## THE PROBLEM:
Pictures appear among the records. Write out all else exactly as it stands.

───── RECORD SET ─────

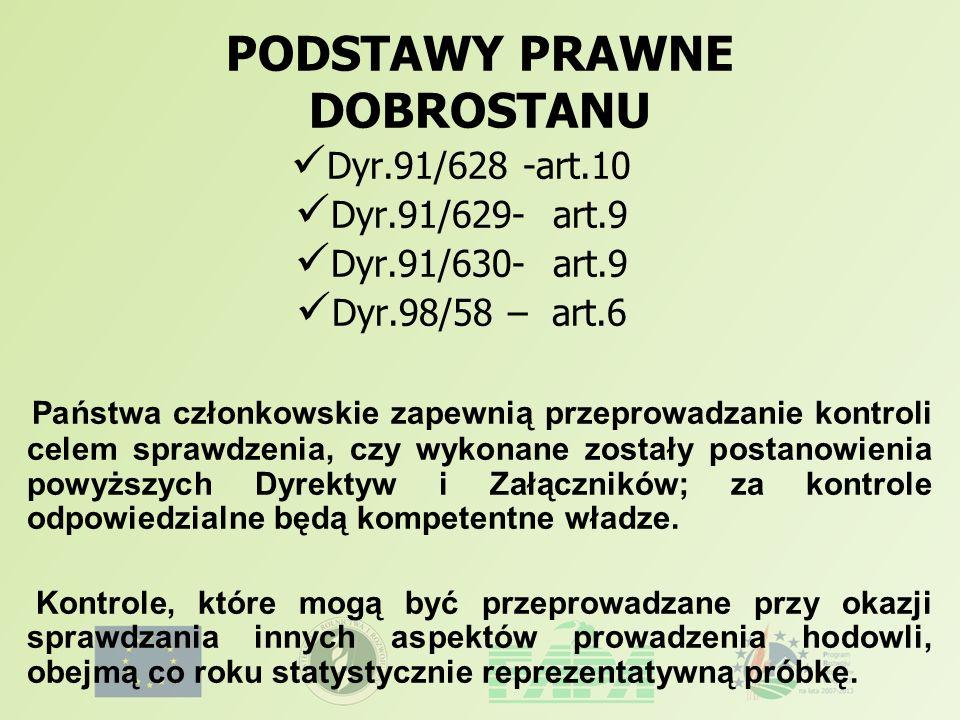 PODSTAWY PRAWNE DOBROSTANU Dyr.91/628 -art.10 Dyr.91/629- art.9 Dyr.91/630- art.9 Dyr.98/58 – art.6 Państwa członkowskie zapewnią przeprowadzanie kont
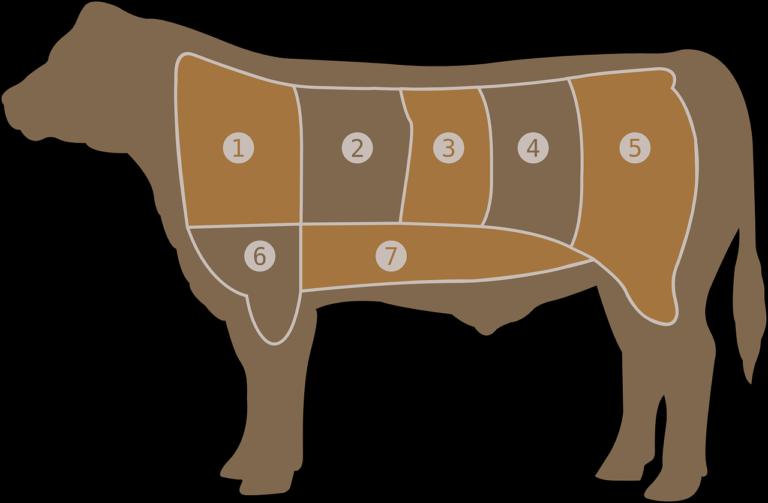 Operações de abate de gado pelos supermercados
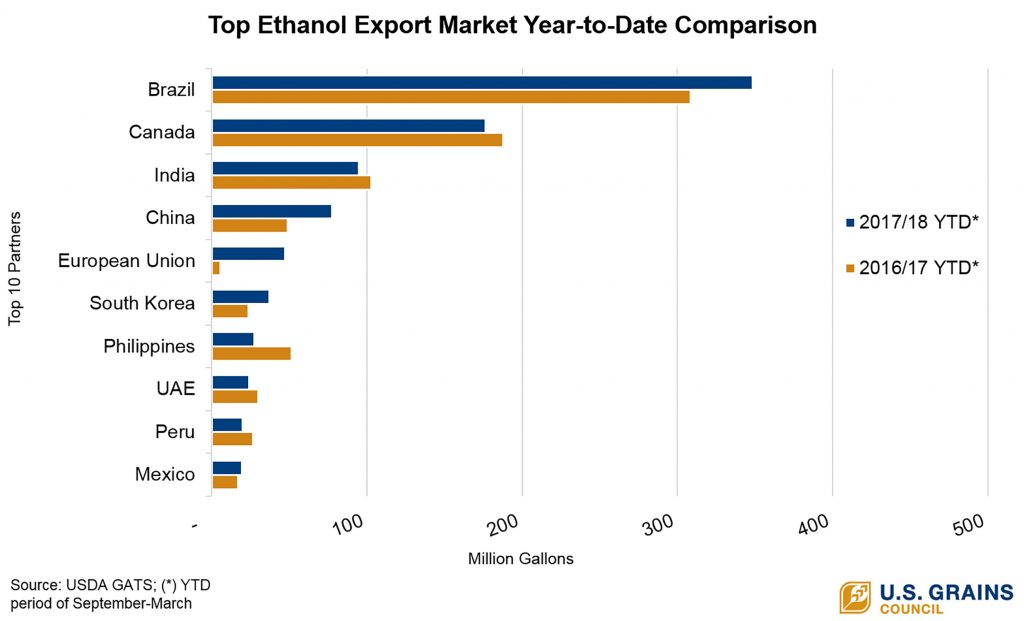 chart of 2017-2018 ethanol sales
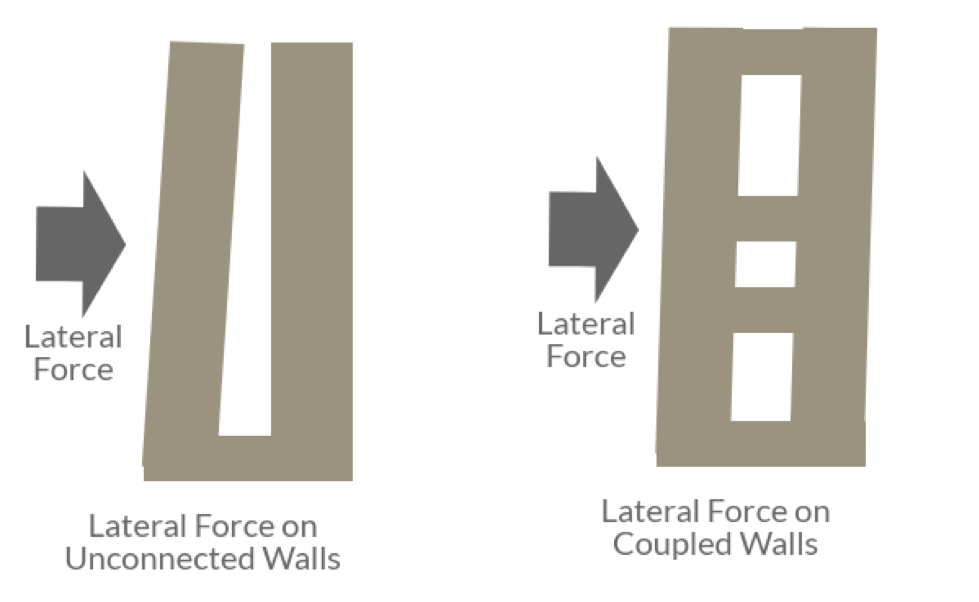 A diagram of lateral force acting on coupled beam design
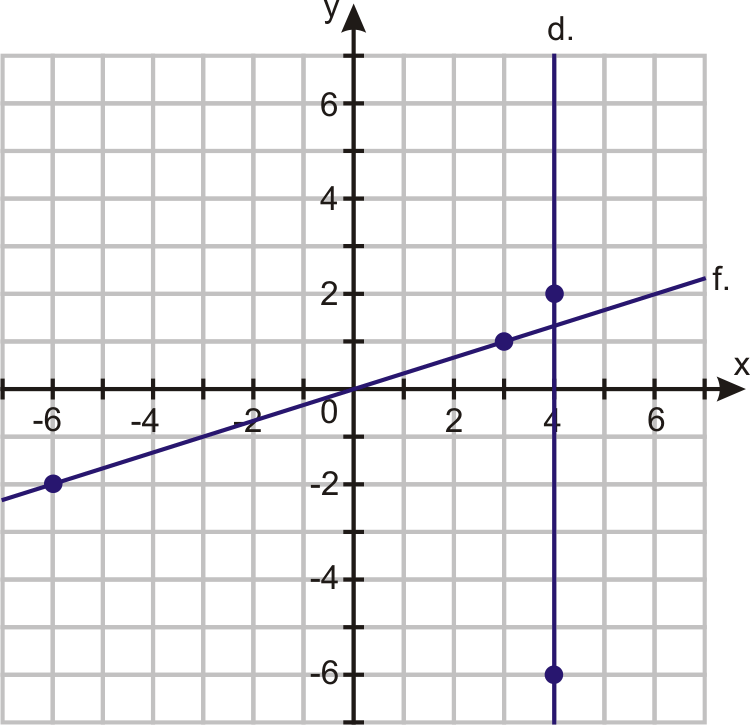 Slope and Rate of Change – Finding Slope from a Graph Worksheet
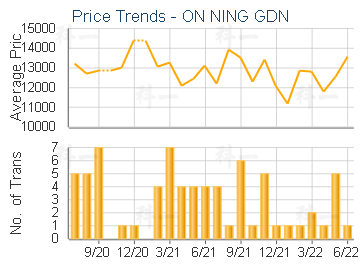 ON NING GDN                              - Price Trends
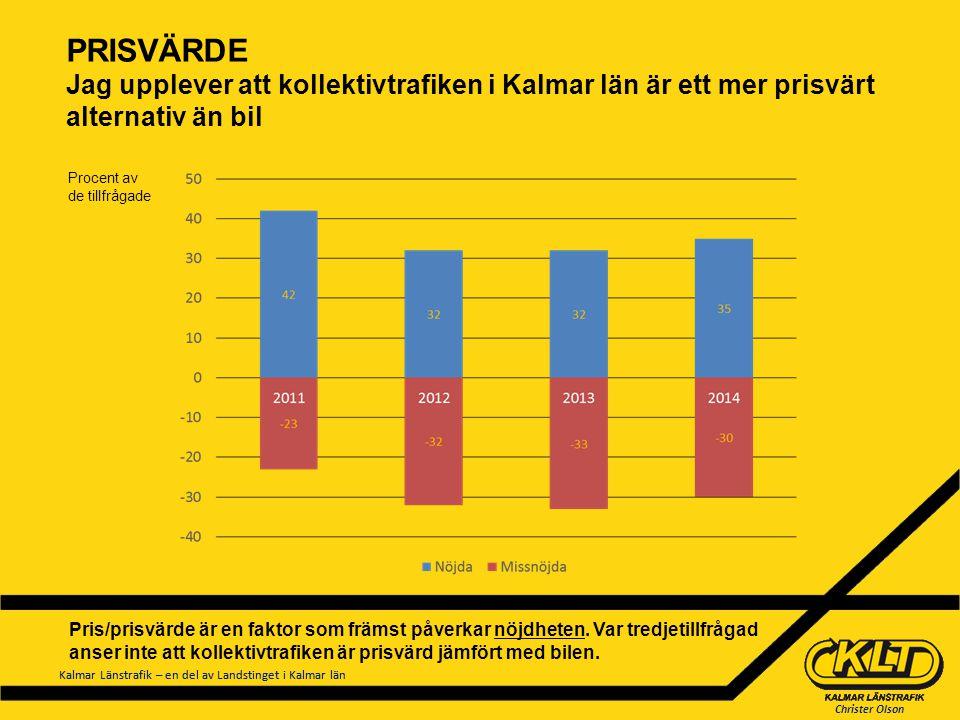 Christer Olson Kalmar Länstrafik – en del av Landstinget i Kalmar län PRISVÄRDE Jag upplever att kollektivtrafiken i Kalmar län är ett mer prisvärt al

─────

## RESPONSE TO THE TASK:
 PODSTAWY PRAWNE DOBROSTANU Dyr.91/628 -art.10 Dyr.91/629- art.9 Dyr.91/630- art.9 Dyr.98/58 – art.6 Państwa członkowskie zapewnią przeprowadzanie kont
 Operações de abate de gado pelos supermercados
 chart of 2017-2018 ethanol sales
 A diagram of lateral force acting on coupled beam design
 Slope and Rate of Change – Finding Slope from a Graph Worksheet
 ON NING GDN                              - Price Trends
 Christer Olson Kalmar Länstrafik – en del av Landstinget i Kalmar län PRISVÄRDE Jag upplever att kollektivtrafiken i Kalmar län är ett mer prisvärt al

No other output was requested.